begin

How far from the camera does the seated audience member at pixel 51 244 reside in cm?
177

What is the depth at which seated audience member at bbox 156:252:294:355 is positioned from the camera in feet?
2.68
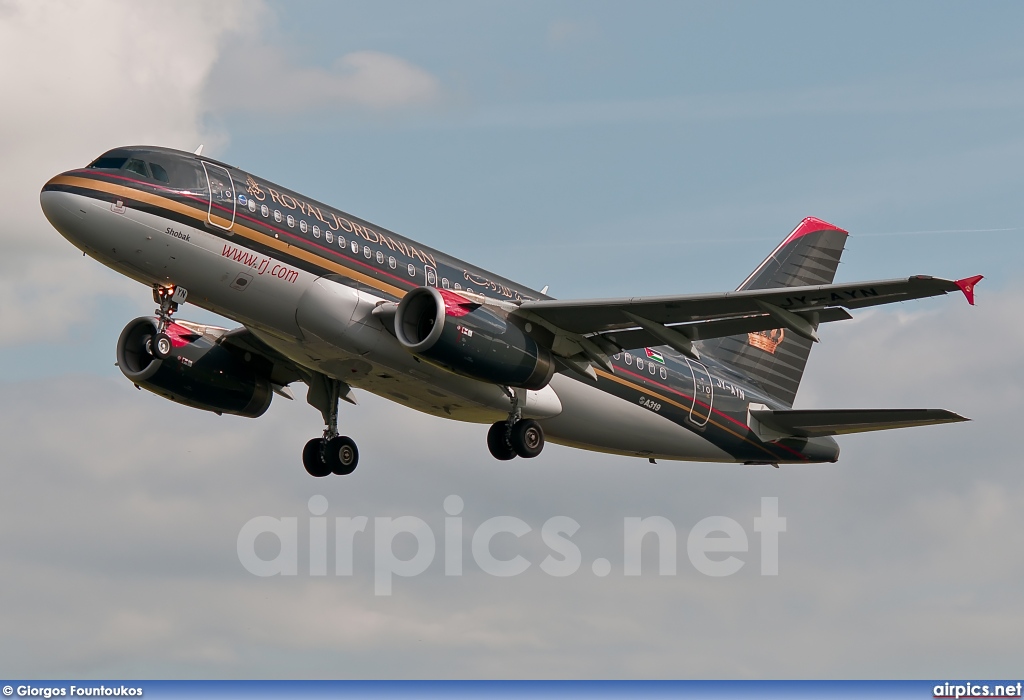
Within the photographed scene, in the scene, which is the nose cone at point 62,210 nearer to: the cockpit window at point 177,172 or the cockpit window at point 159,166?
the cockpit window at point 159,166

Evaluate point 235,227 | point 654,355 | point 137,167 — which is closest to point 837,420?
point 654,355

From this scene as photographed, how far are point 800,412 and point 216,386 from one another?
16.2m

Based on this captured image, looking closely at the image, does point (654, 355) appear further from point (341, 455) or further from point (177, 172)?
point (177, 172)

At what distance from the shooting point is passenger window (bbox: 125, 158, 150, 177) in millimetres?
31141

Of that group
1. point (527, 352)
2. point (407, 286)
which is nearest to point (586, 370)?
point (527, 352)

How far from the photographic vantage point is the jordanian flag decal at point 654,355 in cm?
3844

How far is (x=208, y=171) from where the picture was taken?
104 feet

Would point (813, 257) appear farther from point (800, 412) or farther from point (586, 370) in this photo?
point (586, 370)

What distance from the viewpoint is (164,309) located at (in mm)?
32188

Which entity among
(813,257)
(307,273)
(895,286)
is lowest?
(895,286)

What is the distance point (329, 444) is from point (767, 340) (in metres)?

end

Go through the data above and transcribe it in full, omitting any image.

EXERCISE SOLUTION:
How far from the camera does the seated audience member at pixel 51 244 reside in cm?
177

What is the depth at which seated audience member at bbox 156:252:294:355 is positioned from the camera in feet?
2.68
Within the photographed scene, in the scene, which is the nose cone at point 62,210 nearer to: the cockpit window at point 177,172 or the cockpit window at point 159,166?
the cockpit window at point 159,166

Evaluate point 235,227 | point 654,355 | point 137,167 — which is closest to point 837,420?
point 654,355

From this scene as photographed, how far are point 800,412 and point 216,386 from one another?
16.2m

Based on this captured image, looking closely at the image, does point (654, 355) appear further from point (341, 455) or further from point (177, 172)?
point (177, 172)

At what distance from the shooting point is passenger window (bbox: 125, 158, 150, 177) in millimetres?
31141

Of that group
1. point (527, 352)
2. point (407, 286)
which is nearest to point (586, 370)?
point (527, 352)

How far from the photographic vantage point is the jordanian flag decal at point 654,355 in cm?
3844

How far is (x=208, y=171) from where the picture was taken?
104 feet

Would point (813, 257) appear farther from point (800, 412) or farther from point (586, 370) in this photo?
point (586, 370)

What distance from the viewpoint is (164,309) located at (in mm)?
32188

Which entity among
(813,257)
(307,273)
(895,286)
is lowest?
(895,286)

What is the distance point (329, 444) is from point (767, 340) (in metres)?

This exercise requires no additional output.